Ecosyste.ms: Awesome

An open API service indexing awesome lists of open source software.

Awesome Lists | Featured Topics | Projects

https://github.com/stasm/raptor-compare

Compare sets of Raptor results and test for statistical significance of the observed difference.
https://github.com/stasm/raptor-compare

Last synced: 3 months ago
JSON representation

Compare sets of Raptor results and test for statistical significance of the observed difference.

Awesome Lists containing this project

README

        

raptor-compare [![Build Status][travisimage]][travislink]
============================================================

[travisimage]: https://travis-ci.org/stasm/raptor-compare.png?branch=master
[travislink]: https://travis-ci.org/stasm/raptor-compare

Compare sets of Raptor results and test for their statistical significance
([t-test][] with 0.05 alpha).

[t-test]: https://en.wikipedia.org/wiki/Student%27s_t-test

$ raptor-compare my_test.ldjson

music.gaiamobile.org base: mean 1: mean 1: delta 1: p-value
--------------------- ---------- ------- -------- ----------
navigationLoaded 711 726 14 0.06
navigationInteractive 737 748 12 0.10
visuallyLoaded 1322 1217 -105 * 0.00
contentInteractive 1323 1217 -105 * 0.00
fullyLoaded 1462 1442 -20 0.14
uss 19.881 20.370 0.489 * 0.00
pss 23.468 23.981 0.513 * 0.00
rss 39.640 40.152 0.512 * 0.00

In the example above, Raptor measurements for the Music app were stable for the
`visuallyLoaded` and `contentInteractive` events, as indicated by the asterisks
next to the p-values. At the same time, we can see that the memory footprint
has regressed: the mean `uss` usage is higher than the base measurement and the
difference is statistically significant as well.

For all measurements marked with the asterisk (`*`) it is valid to assume that
the means are indeed significantly different between the base and the try runs.

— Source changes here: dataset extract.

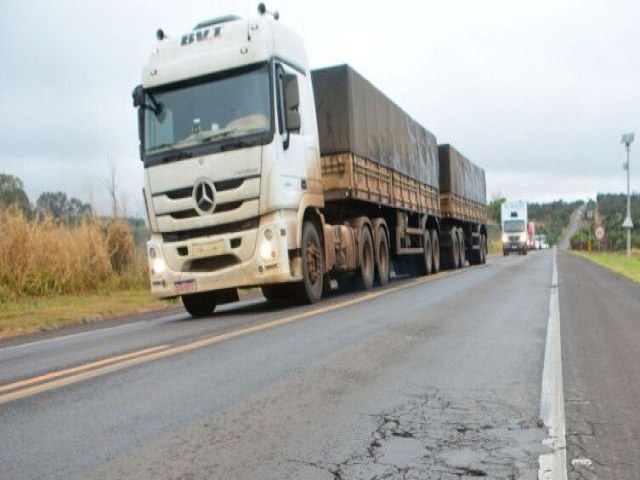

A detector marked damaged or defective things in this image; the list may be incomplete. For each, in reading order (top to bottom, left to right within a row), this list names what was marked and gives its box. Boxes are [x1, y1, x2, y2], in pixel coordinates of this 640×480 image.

cracked asphalt [0, 253, 552, 478]
road patch repair [536, 249, 568, 478]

The remaining results, e.g. the 20 ms `fullyLoaded` speed-up, are not
significant and might be caused by a random instability of the data. Try
increasing the sample size (via Raptor's `--runs` option; see below) and run
Raptor again.

What is p-value?
----------------

The p-value is a concept used in statistical testing which represents our
willingness to make mistakes about the data. A low p-value means that there's
only a small risk of making a mistake by concluding that the test data
indicates that the means are truly different and that the observed differences
are not due to poor sampling and randomness.

For the data above, a p-value of 0.14 for `fullyLoaded` means that the risk of
being wrong is 14% when we conclude that the 20 ms difference between the means
is due to an actual code change and not to randomness.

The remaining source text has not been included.